Employment of Executive; Other Agreements. The benefits provided herein for
Executive are supplemental retirement benefits and shall not be deemed to modify, affect or limit
any salary or salary increases, bonuses, profit sharing or any other type of compensation of
Executive in any manner whatsoever. No provision contained in this Agreement shall in any way
affect, restrict or limit any existing employment agreement between Park and Executive, nor shall
any provision or condition contained in this Agreement create specific employment rights of
Executive or limit the right of Park to discharge Executive with or without cause. Except as
otherwise provided therein, nothing contained in this Agreement shall affect the right of Executive
to participate in or be covered by or under any qualified or non-qualified pension, profit sharing,
group, bonus or other supplemental compensation, retirement or fringe benefit plan constituting any
part of Park’s compensation structure whether now or hereinafter existing.
9. Confidentiality. In further consideration of the mutual promises contained herein,
Executive agrees that the terms and conditions of this Agreement, except as such may be disclosed
in financial statements and tax returns, or in connection with estate planning, are and shall
forever remain confidential until the death of Executive and Executive agrees that he/she shall
not reveal the terms and conditions contained in this Agreement at any time to any person or
entity, other than his/her financial and professional advisors unless required to do so by a court
of competent jurisdiction.
10. Withholding. Park shall make all necessary arrangements to satisfy any
withholding requirements that may arise under this Agreement. Executive agrees that the
appropriate amounts for withholding may be deducted from the cash salary, bonus or other payments
due to Executive by Park, including payments due under this Agreement. If insufficient cash wages
are available or if Executive so desires, Executive may remit payment in cash for the withholding
amounts.
11. Miscellaneous Provisions.
* * *
### Things to do
1. In the agreement excerpt, to whom may Executive reveal the terms and conditions of the Agreement?
2. List every section heading that appears in the agreement excerpt.
3. Extend the agreement excerpt by writing the body of section 11, "Miscellaneous Provisions."
* * *
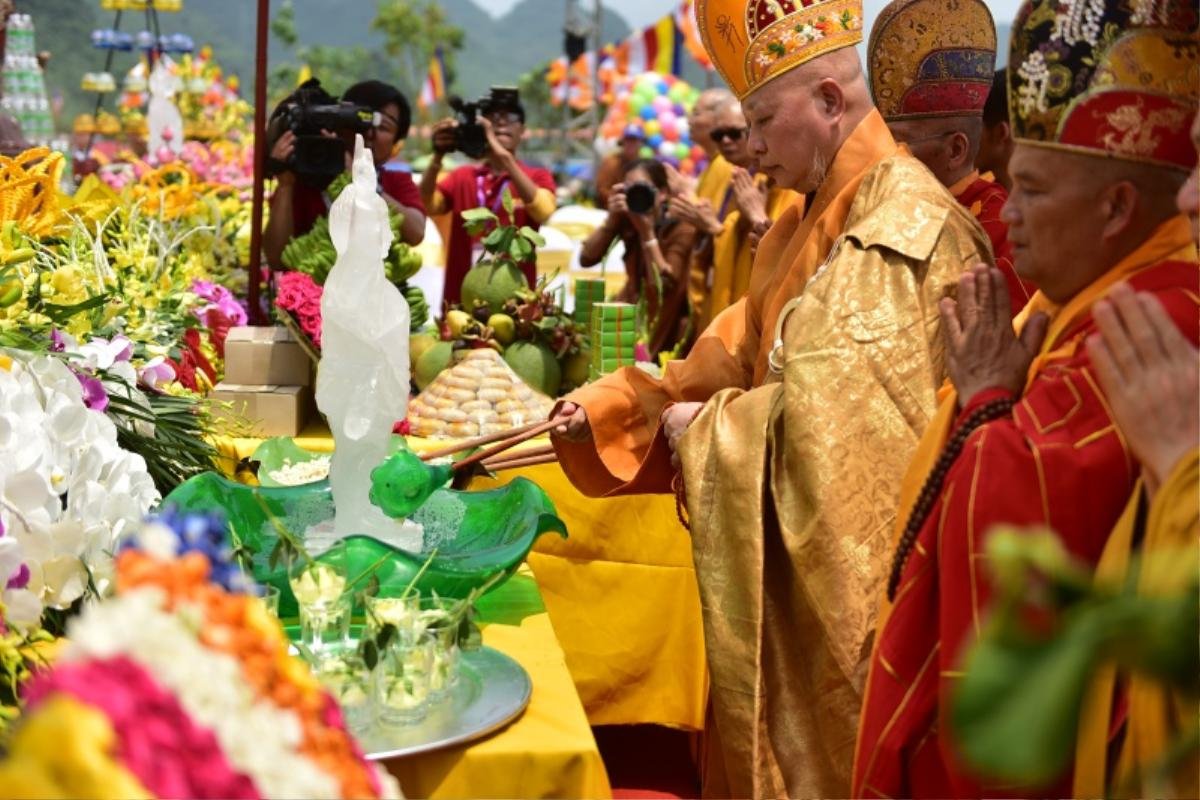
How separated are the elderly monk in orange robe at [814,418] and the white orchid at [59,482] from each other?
0.82 m

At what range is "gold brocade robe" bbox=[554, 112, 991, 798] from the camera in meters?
1.95

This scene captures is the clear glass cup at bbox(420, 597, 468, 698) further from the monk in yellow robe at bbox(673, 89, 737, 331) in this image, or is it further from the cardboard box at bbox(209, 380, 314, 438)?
the monk in yellow robe at bbox(673, 89, 737, 331)

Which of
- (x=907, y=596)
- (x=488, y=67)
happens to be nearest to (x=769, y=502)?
(x=907, y=596)

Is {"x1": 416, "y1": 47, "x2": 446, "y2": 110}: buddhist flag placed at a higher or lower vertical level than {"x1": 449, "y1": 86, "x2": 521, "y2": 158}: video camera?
lower

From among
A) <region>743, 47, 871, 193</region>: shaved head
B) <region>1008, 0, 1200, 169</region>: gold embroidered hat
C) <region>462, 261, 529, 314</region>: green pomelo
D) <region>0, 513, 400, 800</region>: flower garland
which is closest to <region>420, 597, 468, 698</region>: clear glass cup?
<region>0, 513, 400, 800</region>: flower garland

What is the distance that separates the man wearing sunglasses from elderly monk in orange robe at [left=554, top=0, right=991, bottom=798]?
2377 millimetres

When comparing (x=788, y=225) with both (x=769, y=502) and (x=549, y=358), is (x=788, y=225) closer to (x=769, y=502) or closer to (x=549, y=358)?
(x=769, y=502)

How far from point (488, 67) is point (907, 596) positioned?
11482 cm

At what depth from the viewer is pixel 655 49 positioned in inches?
625

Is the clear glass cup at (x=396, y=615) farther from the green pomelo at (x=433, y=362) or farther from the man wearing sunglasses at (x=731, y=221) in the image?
the man wearing sunglasses at (x=731, y=221)

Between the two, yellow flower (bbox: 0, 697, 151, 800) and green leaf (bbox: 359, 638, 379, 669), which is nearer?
yellow flower (bbox: 0, 697, 151, 800)

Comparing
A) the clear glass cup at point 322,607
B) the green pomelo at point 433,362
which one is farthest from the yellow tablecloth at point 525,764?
the green pomelo at point 433,362

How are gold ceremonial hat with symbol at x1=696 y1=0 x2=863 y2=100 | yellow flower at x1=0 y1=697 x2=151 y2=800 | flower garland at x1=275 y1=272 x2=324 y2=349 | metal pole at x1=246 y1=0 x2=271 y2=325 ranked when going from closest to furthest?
yellow flower at x1=0 y1=697 x2=151 y2=800 → gold ceremonial hat with symbol at x1=696 y1=0 x2=863 y2=100 → flower garland at x1=275 y1=272 x2=324 y2=349 → metal pole at x1=246 y1=0 x2=271 y2=325

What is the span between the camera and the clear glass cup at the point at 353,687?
* * *
### List of answers
1. Executive may reveal them only to his/her financial and professional advisors, unless a court of competent jurisdiction requires disclosure.

2.
Employment of Executive; Other Agreements
Confidentiality
Withholding
Miscellaneous Provisions

3.
(a) Counterparts. This Agreement may be executed simultaneously in any number of
counterparts. Each counterpart shall be deemed to be an original, and all such counterparts shall
constitute one and the same instrument. This Agreement may be executed and delivered by facsimile
transmission of an executed counterpart.
(b) Construction. As used in this Agreement, the neuter gender shall include the
masculine and the feminine, the masculine and feminine genders shall be interchangeable among
themselves and each with the neuter, the singular numbers shall include the plural, and the plural
the singular. Except with respect to Section 6, the term “person” shall include all persons and
entities of every nature whatsoever, including, but not limited to, individuals, corporations,
partnerships, governmental entities and associations. The terms “including,” “included,” “such as”
and terms of similar import shall not imply the exclusion of other items not specifically
enumerated.
(c) Severability. If any provision of this Agreement or the application thereof to
any person or circumstance shall be held to be invalid, illegal, unenforceable or inconsistent
with any present or future law, ruling, rule or regulation of any court, governmental or
regulatory authority having jurisdiction over the subject matter of this Agreement, such provision
shall be rescinded or modified in accordance with such law, ruling, rule or regulation and the
remainder of this Agreement or the application of such provision to the person or circumstances
other than those as to which it is held inconsistent shall not be affected thereby and shall be
enforced to the greatest extent permitted by law.
(d) Governing Law. This Agreement is made in the State of Ohio and shall be governed
in all respects and construed in accordance with the laws of the State of Ohio, without regard to
its conflicts of law principles, except to the extent superseded by the Federal laws of the United
States.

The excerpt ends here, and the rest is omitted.